There are several places where the C++ standard committee did not really optimize the interaction between facilities in the standard library.
std::string and its use in the library is one of these.
One other example is std::swap. Many containers have a swap member function, but no overload of std::swap is supplied. The same goes for std::sort.
I hope all these small things will be fixed in the upcoming standard.
Maybe it's a consolation: all fstream's have gotten an open(string const &, ...) next to the open(char const *, ...) in the working draft of the C++0x standard.
(see e.g. 27.8.1.6 for the basic_ifstream declaration)
So when it gets finalised and implemented, it won't get you anymore :)
The stream IO library has been added to the standard C++ library before the STL. In order to not break backward compatibility, it has been decided to avoid modifying the IO library when the STL was added, even if that meant some issues like the one you raise.
# Bernard:
Monoliths "Unstrung." "All for one, and one for all" may work for Musketeers, but it doesn't work nearly as well for class designers. Here's an example that is not altogether exemplary, and it illustrates just how badly you can go wrong when design turns into overdesign. The example is, unfortunately, taken from a standard library near you...
~ http://www.gotw.ca/gotw/084.htm
It is inconsequential, that is true. What do you mean by std::string's interface being large? What does large mean, in this context - lots of method calls? I'm not being facetious, I am actually interested.
It has more methods than it really needs, and its behaviour of using integral offsets rather than iterators is a bit iffy (as it's contrary to the way the rest of the library works).
The real issue I think is that the C++ library has three parts; it has the old C library, it has the STL, and it has strings-and-iostreams. Though some efforts were made to bridge the different parts (e.g. the addition of overloads to the C library, because C++ supports overloading; the addition of iterators to basic_string; the addition of the iostream iterator adaptors), there are a lot of inconsistencies when you look at the detail.
For example, basic_string includes methods that are unnecessary duplicates of standard algorithms; the various find methods, could probably be safely removed. Another example: locales use raw pointers instead of iterators.
C++ grew up on smaller machines than the monsters we write code for today. Back when iostream was new many developers really cared about code size (they had to fit their entire program and data into several hundred KB). Therefore, many didn't want to pull in the "big" C++ string library. Many didn't even use the iostream library for the same reasons, code size.

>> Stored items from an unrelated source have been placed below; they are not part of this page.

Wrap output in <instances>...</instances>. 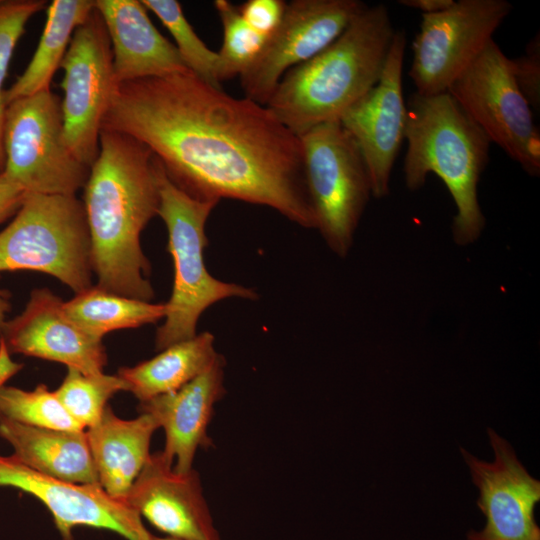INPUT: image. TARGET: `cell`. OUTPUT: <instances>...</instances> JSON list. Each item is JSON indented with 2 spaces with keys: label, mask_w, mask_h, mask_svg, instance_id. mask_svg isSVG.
Returning a JSON list of instances; mask_svg holds the SVG:
<instances>
[{
  "label": "cell",
  "mask_w": 540,
  "mask_h": 540,
  "mask_svg": "<svg viewBox=\"0 0 540 540\" xmlns=\"http://www.w3.org/2000/svg\"><path fill=\"white\" fill-rule=\"evenodd\" d=\"M175 40V47L187 68L208 84L222 88L219 79L218 53L211 50L196 34L176 0H143Z\"/></svg>",
  "instance_id": "obj_26"
},
{
  "label": "cell",
  "mask_w": 540,
  "mask_h": 540,
  "mask_svg": "<svg viewBox=\"0 0 540 540\" xmlns=\"http://www.w3.org/2000/svg\"><path fill=\"white\" fill-rule=\"evenodd\" d=\"M158 428L148 414L124 420L107 405L99 421L85 430L99 484L111 497L125 500L150 457L151 439Z\"/></svg>",
  "instance_id": "obj_20"
},
{
  "label": "cell",
  "mask_w": 540,
  "mask_h": 540,
  "mask_svg": "<svg viewBox=\"0 0 540 540\" xmlns=\"http://www.w3.org/2000/svg\"><path fill=\"white\" fill-rule=\"evenodd\" d=\"M511 159L540 172V132L513 76L511 61L492 39L447 91Z\"/></svg>",
  "instance_id": "obj_9"
},
{
  "label": "cell",
  "mask_w": 540,
  "mask_h": 540,
  "mask_svg": "<svg viewBox=\"0 0 540 540\" xmlns=\"http://www.w3.org/2000/svg\"><path fill=\"white\" fill-rule=\"evenodd\" d=\"M506 0H459L439 13L422 15L412 43L410 78L420 95H437L480 55L511 13Z\"/></svg>",
  "instance_id": "obj_10"
},
{
  "label": "cell",
  "mask_w": 540,
  "mask_h": 540,
  "mask_svg": "<svg viewBox=\"0 0 540 540\" xmlns=\"http://www.w3.org/2000/svg\"><path fill=\"white\" fill-rule=\"evenodd\" d=\"M0 340L8 353L59 362L87 375L104 373L107 363L102 340L73 322L64 301L48 288L31 292L24 310L7 320Z\"/></svg>",
  "instance_id": "obj_16"
},
{
  "label": "cell",
  "mask_w": 540,
  "mask_h": 540,
  "mask_svg": "<svg viewBox=\"0 0 540 540\" xmlns=\"http://www.w3.org/2000/svg\"><path fill=\"white\" fill-rule=\"evenodd\" d=\"M299 137L316 229L332 252L344 258L372 195L366 163L339 121L322 123Z\"/></svg>",
  "instance_id": "obj_7"
},
{
  "label": "cell",
  "mask_w": 540,
  "mask_h": 540,
  "mask_svg": "<svg viewBox=\"0 0 540 540\" xmlns=\"http://www.w3.org/2000/svg\"><path fill=\"white\" fill-rule=\"evenodd\" d=\"M225 358H218L203 373L178 390L139 402L138 411L152 416L165 432L161 451L175 471L193 469L196 452L213 446L208 426L215 405L226 394Z\"/></svg>",
  "instance_id": "obj_18"
},
{
  "label": "cell",
  "mask_w": 540,
  "mask_h": 540,
  "mask_svg": "<svg viewBox=\"0 0 540 540\" xmlns=\"http://www.w3.org/2000/svg\"><path fill=\"white\" fill-rule=\"evenodd\" d=\"M0 416L40 428L85 430L45 384H39L31 391L0 384Z\"/></svg>",
  "instance_id": "obj_25"
},
{
  "label": "cell",
  "mask_w": 540,
  "mask_h": 540,
  "mask_svg": "<svg viewBox=\"0 0 540 540\" xmlns=\"http://www.w3.org/2000/svg\"><path fill=\"white\" fill-rule=\"evenodd\" d=\"M0 437L32 469L71 483L99 484L85 430L40 428L0 416Z\"/></svg>",
  "instance_id": "obj_21"
},
{
  "label": "cell",
  "mask_w": 540,
  "mask_h": 540,
  "mask_svg": "<svg viewBox=\"0 0 540 540\" xmlns=\"http://www.w3.org/2000/svg\"><path fill=\"white\" fill-rule=\"evenodd\" d=\"M368 5L359 0H292L277 29L239 76L245 97L266 106L279 81L330 45Z\"/></svg>",
  "instance_id": "obj_12"
},
{
  "label": "cell",
  "mask_w": 540,
  "mask_h": 540,
  "mask_svg": "<svg viewBox=\"0 0 540 540\" xmlns=\"http://www.w3.org/2000/svg\"><path fill=\"white\" fill-rule=\"evenodd\" d=\"M395 33L385 5L367 6L330 45L287 71L266 107L297 136L339 121L380 79Z\"/></svg>",
  "instance_id": "obj_3"
},
{
  "label": "cell",
  "mask_w": 540,
  "mask_h": 540,
  "mask_svg": "<svg viewBox=\"0 0 540 540\" xmlns=\"http://www.w3.org/2000/svg\"><path fill=\"white\" fill-rule=\"evenodd\" d=\"M286 4L283 0H248L238 7L251 28L269 37L279 26Z\"/></svg>",
  "instance_id": "obj_31"
},
{
  "label": "cell",
  "mask_w": 540,
  "mask_h": 540,
  "mask_svg": "<svg viewBox=\"0 0 540 540\" xmlns=\"http://www.w3.org/2000/svg\"><path fill=\"white\" fill-rule=\"evenodd\" d=\"M121 391H128V385L117 374L87 375L68 367L54 392L71 416L87 429L99 421L108 400Z\"/></svg>",
  "instance_id": "obj_27"
},
{
  "label": "cell",
  "mask_w": 540,
  "mask_h": 540,
  "mask_svg": "<svg viewBox=\"0 0 540 540\" xmlns=\"http://www.w3.org/2000/svg\"><path fill=\"white\" fill-rule=\"evenodd\" d=\"M101 130L145 144L189 196L267 206L316 229L300 137L264 105L190 70L120 83Z\"/></svg>",
  "instance_id": "obj_1"
},
{
  "label": "cell",
  "mask_w": 540,
  "mask_h": 540,
  "mask_svg": "<svg viewBox=\"0 0 540 540\" xmlns=\"http://www.w3.org/2000/svg\"><path fill=\"white\" fill-rule=\"evenodd\" d=\"M10 293L5 290H0V339L3 334L4 326L7 322V314L10 311Z\"/></svg>",
  "instance_id": "obj_34"
},
{
  "label": "cell",
  "mask_w": 540,
  "mask_h": 540,
  "mask_svg": "<svg viewBox=\"0 0 540 540\" xmlns=\"http://www.w3.org/2000/svg\"><path fill=\"white\" fill-rule=\"evenodd\" d=\"M95 9L92 0H54L35 53L15 83L5 90L6 106L12 101L50 89L53 75L65 56L74 31Z\"/></svg>",
  "instance_id": "obj_23"
},
{
  "label": "cell",
  "mask_w": 540,
  "mask_h": 540,
  "mask_svg": "<svg viewBox=\"0 0 540 540\" xmlns=\"http://www.w3.org/2000/svg\"><path fill=\"white\" fill-rule=\"evenodd\" d=\"M83 206L97 286L151 301V266L141 233L158 214L160 196L155 156L142 142L101 130L99 153L83 187Z\"/></svg>",
  "instance_id": "obj_2"
},
{
  "label": "cell",
  "mask_w": 540,
  "mask_h": 540,
  "mask_svg": "<svg viewBox=\"0 0 540 540\" xmlns=\"http://www.w3.org/2000/svg\"><path fill=\"white\" fill-rule=\"evenodd\" d=\"M494 450L491 463L479 460L463 448L462 456L479 489L477 505L486 516L480 532L471 531L468 540H540L534 510L540 501V481L533 478L517 459L512 446L488 428Z\"/></svg>",
  "instance_id": "obj_15"
},
{
  "label": "cell",
  "mask_w": 540,
  "mask_h": 540,
  "mask_svg": "<svg viewBox=\"0 0 540 540\" xmlns=\"http://www.w3.org/2000/svg\"><path fill=\"white\" fill-rule=\"evenodd\" d=\"M405 48V33L396 31L380 79L339 120L361 151L376 198L389 194L392 169L405 140Z\"/></svg>",
  "instance_id": "obj_14"
},
{
  "label": "cell",
  "mask_w": 540,
  "mask_h": 540,
  "mask_svg": "<svg viewBox=\"0 0 540 540\" xmlns=\"http://www.w3.org/2000/svg\"><path fill=\"white\" fill-rule=\"evenodd\" d=\"M151 540H178V539H174V538H170V537H157V536H154L152 535L151 536Z\"/></svg>",
  "instance_id": "obj_35"
},
{
  "label": "cell",
  "mask_w": 540,
  "mask_h": 540,
  "mask_svg": "<svg viewBox=\"0 0 540 540\" xmlns=\"http://www.w3.org/2000/svg\"><path fill=\"white\" fill-rule=\"evenodd\" d=\"M0 486L30 493L49 510L63 540L86 526L115 532L126 540H151L140 515L123 499L111 497L100 484H76L41 473L15 455L0 454Z\"/></svg>",
  "instance_id": "obj_13"
},
{
  "label": "cell",
  "mask_w": 540,
  "mask_h": 540,
  "mask_svg": "<svg viewBox=\"0 0 540 540\" xmlns=\"http://www.w3.org/2000/svg\"><path fill=\"white\" fill-rule=\"evenodd\" d=\"M95 9L107 30L116 84L185 72L175 45L153 25L137 0H97Z\"/></svg>",
  "instance_id": "obj_19"
},
{
  "label": "cell",
  "mask_w": 540,
  "mask_h": 540,
  "mask_svg": "<svg viewBox=\"0 0 540 540\" xmlns=\"http://www.w3.org/2000/svg\"><path fill=\"white\" fill-rule=\"evenodd\" d=\"M454 0H399L402 6L417 9L422 15L442 12L454 4Z\"/></svg>",
  "instance_id": "obj_33"
},
{
  "label": "cell",
  "mask_w": 540,
  "mask_h": 540,
  "mask_svg": "<svg viewBox=\"0 0 540 540\" xmlns=\"http://www.w3.org/2000/svg\"><path fill=\"white\" fill-rule=\"evenodd\" d=\"M214 7L223 27V42L217 52L222 82L240 76L258 56L268 37L246 23L238 5L227 0H215Z\"/></svg>",
  "instance_id": "obj_28"
},
{
  "label": "cell",
  "mask_w": 540,
  "mask_h": 540,
  "mask_svg": "<svg viewBox=\"0 0 540 540\" xmlns=\"http://www.w3.org/2000/svg\"><path fill=\"white\" fill-rule=\"evenodd\" d=\"M219 355L214 335L205 331L135 366L121 367L117 375L141 402L178 390L209 368Z\"/></svg>",
  "instance_id": "obj_22"
},
{
  "label": "cell",
  "mask_w": 540,
  "mask_h": 540,
  "mask_svg": "<svg viewBox=\"0 0 540 540\" xmlns=\"http://www.w3.org/2000/svg\"><path fill=\"white\" fill-rule=\"evenodd\" d=\"M45 4L46 1L42 0L0 1V174L5 166L3 132L7 106L4 80L14 48L24 33L27 22L35 13L41 11Z\"/></svg>",
  "instance_id": "obj_29"
},
{
  "label": "cell",
  "mask_w": 540,
  "mask_h": 540,
  "mask_svg": "<svg viewBox=\"0 0 540 540\" xmlns=\"http://www.w3.org/2000/svg\"><path fill=\"white\" fill-rule=\"evenodd\" d=\"M61 100L50 89L6 107L3 173L27 193L76 195L89 177L64 140Z\"/></svg>",
  "instance_id": "obj_8"
},
{
  "label": "cell",
  "mask_w": 540,
  "mask_h": 540,
  "mask_svg": "<svg viewBox=\"0 0 540 540\" xmlns=\"http://www.w3.org/2000/svg\"><path fill=\"white\" fill-rule=\"evenodd\" d=\"M16 270L46 273L75 294L92 286L89 229L76 195L26 193L0 232V272Z\"/></svg>",
  "instance_id": "obj_6"
},
{
  "label": "cell",
  "mask_w": 540,
  "mask_h": 540,
  "mask_svg": "<svg viewBox=\"0 0 540 540\" xmlns=\"http://www.w3.org/2000/svg\"><path fill=\"white\" fill-rule=\"evenodd\" d=\"M406 108V186L418 190L430 173L437 175L455 203L453 239L460 246L471 244L485 225L477 189L491 142L448 92H415Z\"/></svg>",
  "instance_id": "obj_4"
},
{
  "label": "cell",
  "mask_w": 540,
  "mask_h": 540,
  "mask_svg": "<svg viewBox=\"0 0 540 540\" xmlns=\"http://www.w3.org/2000/svg\"><path fill=\"white\" fill-rule=\"evenodd\" d=\"M26 193L3 172L0 174V223L18 211Z\"/></svg>",
  "instance_id": "obj_32"
},
{
  "label": "cell",
  "mask_w": 540,
  "mask_h": 540,
  "mask_svg": "<svg viewBox=\"0 0 540 540\" xmlns=\"http://www.w3.org/2000/svg\"><path fill=\"white\" fill-rule=\"evenodd\" d=\"M516 84L531 108L540 103V37L535 35L526 47L524 55L510 59Z\"/></svg>",
  "instance_id": "obj_30"
},
{
  "label": "cell",
  "mask_w": 540,
  "mask_h": 540,
  "mask_svg": "<svg viewBox=\"0 0 540 540\" xmlns=\"http://www.w3.org/2000/svg\"><path fill=\"white\" fill-rule=\"evenodd\" d=\"M125 502L166 537L221 540L199 473L175 471L161 451L150 454Z\"/></svg>",
  "instance_id": "obj_17"
},
{
  "label": "cell",
  "mask_w": 540,
  "mask_h": 540,
  "mask_svg": "<svg viewBox=\"0 0 540 540\" xmlns=\"http://www.w3.org/2000/svg\"><path fill=\"white\" fill-rule=\"evenodd\" d=\"M60 67L64 140L91 168L99 153L102 119L117 86L110 39L96 9L74 31Z\"/></svg>",
  "instance_id": "obj_11"
},
{
  "label": "cell",
  "mask_w": 540,
  "mask_h": 540,
  "mask_svg": "<svg viewBox=\"0 0 540 540\" xmlns=\"http://www.w3.org/2000/svg\"><path fill=\"white\" fill-rule=\"evenodd\" d=\"M155 161L160 196L157 215L166 225L167 251L174 265L164 323L155 335V349L161 351L195 337L200 316L213 304L232 297L256 300L258 294L253 288L218 280L208 272L203 256L208 246L205 227L218 203L189 196L170 180L156 157Z\"/></svg>",
  "instance_id": "obj_5"
},
{
  "label": "cell",
  "mask_w": 540,
  "mask_h": 540,
  "mask_svg": "<svg viewBox=\"0 0 540 540\" xmlns=\"http://www.w3.org/2000/svg\"><path fill=\"white\" fill-rule=\"evenodd\" d=\"M69 318L91 336L101 339L119 329L137 328L164 319L165 303L122 296L92 285L64 301Z\"/></svg>",
  "instance_id": "obj_24"
}]
</instances>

We didn't have thousands of megabytes of RAM to throw around like we do today. We usually didn't have function level linking so we were at the mercy of the developer of the library to use a lot of separate object files or else pull in tons of uncalled code. All of this FUD made developers steer away from std::string.
Back then I avoided std::string too. "Too bloated", "called malloc too often", etc. Foolishly using stack-based buffers for strings, then adding all kinds of tedious code to make sure it doesn't overrun.
Is there any class in STL that takes a string... I dont think so (couldnt find any in my quick search). So it's probably some design decision, that no class in STL should be dependent on any other STL class (that is not directly needed for functionality).
I believe that this has been thought about and was done to avoid the dependency; i.e. #include <fstream> should not force one to #include <string>.
To be honest, this seems like quite an inconsequential issue. A better question would be, why is std::string's interface so large?
Nowadays you can solve this problem very easily: add -std=c++11 to your CFLAGS.